JSAP1とJLPの二重欠損マウスにおける生育遅延と進行性の神経細胞脱落
JSAP1, JLPタンパク質は、脳で高い発現を示すことが知られている。そこで、Cre-loxPシステムを用いて、背側終脳特異的JSAP1, JLP二重欠損(Jsap1:Jlp cdKO)マウスの作出・解析を行った。その結果、Jsap1:Jlp cdKOマウスは生育遅延を起こし、生後5週間以内にすべて死亡することがわかった。また、Jsap1:Jlp cdKOマウスでは、側脳室の拡大、および大脳皮質2/3層・5層における神経細胞の進行性脱落が認められた。しかし、背側終脳特異的JSAP1(あるいはJLP)単独欠損マウスは正常に生育し、組織学的解析でも側脳室の拡大や神経細胞脱落は観察されなかった。これらの結果から、JSAP1とJLPは機能的冗長性を持ち、脳の発達において重要な役割を担っていること、さらに、JSAP1, JLP欠失は進行性の神経細胞脱落を誘導することが明らかになった。

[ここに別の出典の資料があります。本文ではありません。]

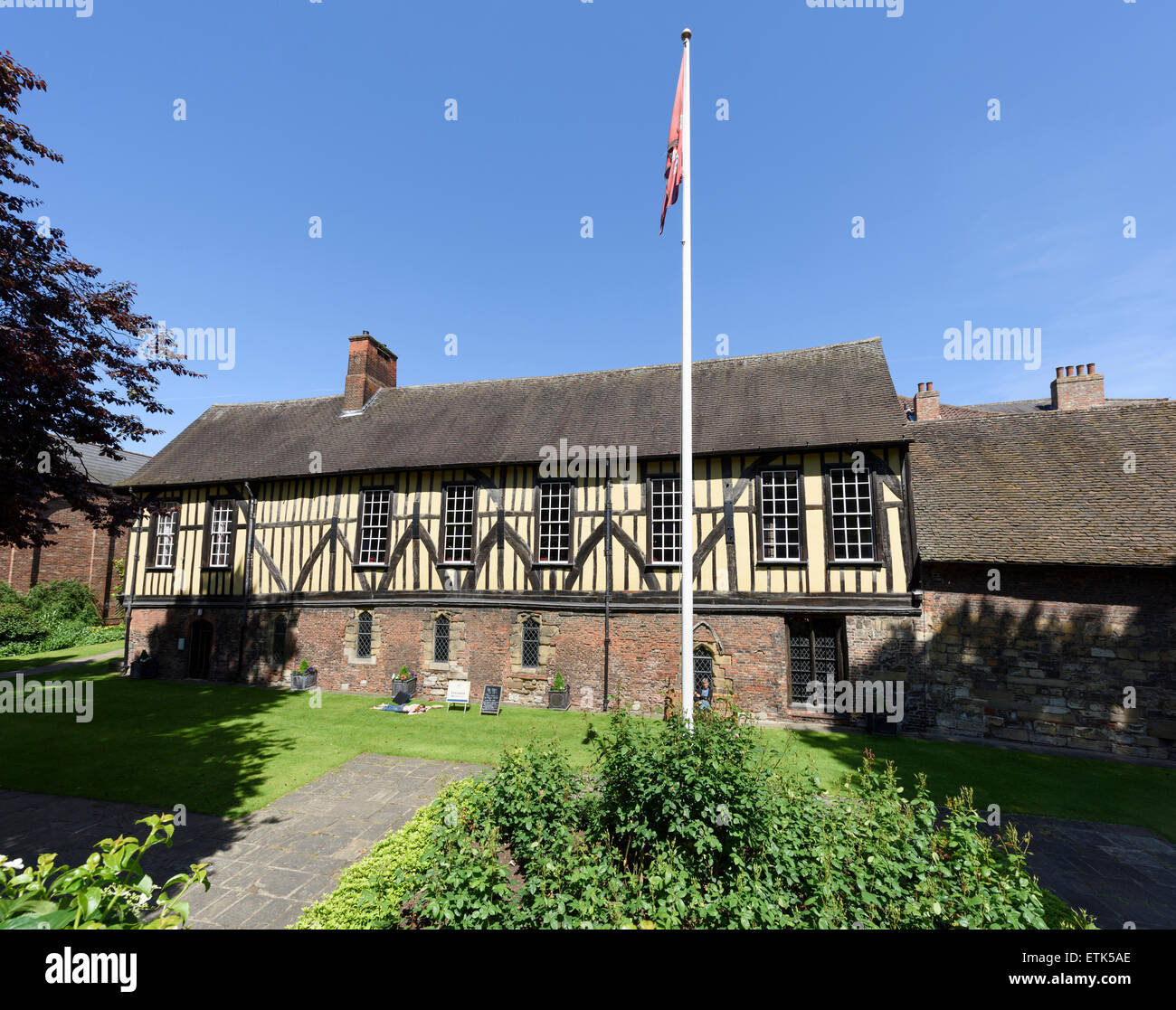 Merchant Adventurers' Hall, Fossgate, York - Stock Image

軸索輸送におけるJSAP1とJLPの役割とその分子機構
神経細胞におけるJSAP1, JLPの役割を詳細に調べるために、JSAP1, JLP欠失が誘導可能な海馬神経細胞の初代培養系を構築した。このin vitro実験系は、Cre組換え酵素を発現させることによってJsap1, Jlp遺伝子の破壊が可能である。本研究ではCre発現アデノウイルス(Ad-Cre)を用い、まず、Ad-Cre感染後3日目(3 dpi)でJSAP1, JLPタンパク質が消失することを確認した。その後さらに解析を進め、軸索腫大、軸索変性、および神経細胞死が経時的(それぞれ7 dpi, 10 dpi, 14 dpi)に起こることを見出した。これらの結果から、JSAP1, JLPは軸索輸送に関与しており、JSAP1, JLP欠失による軸索輸送障害は神経変性(軸索変性・神経細胞死)を引き起こすことが示唆された。
JSAP1, JLPはキネシン-1と相互作用することが知られている。そこで、ミトコンドリアおよびアミロイド前駆体タンパク質(キネシン-1の積荷)に注目して、Ad-Cre感染3 dpiにおける軸索内での動きをタイムラプス法を用いて調べた。その結果、JSAP1, JLPが欠失した神経細胞では、順向性(キネシン依存性)軸索輸送の障害が認められた。キネシン-3の積荷(シナプトフィジン、シナプトタグミン-1)についても同様の解析を行ったが、JSAP1, JLP欠失による軸索輸送障害は検出できなかった。さらに、JSAP1(あるいはJLP)発現レンチウイルスを用いてレスキュー実験を行った。野生型JSAP1(あるいは野生型JLP)は、JSAP1, JLP欠失によるキネシン-1依存性の軸索輸送障害および神経変性をレスキューしたが、キネシン-1重鎖結合ドメインを欠く変異JSAP1(あるいは変異JLP)の場合には、レスキュー効果は認められなかった。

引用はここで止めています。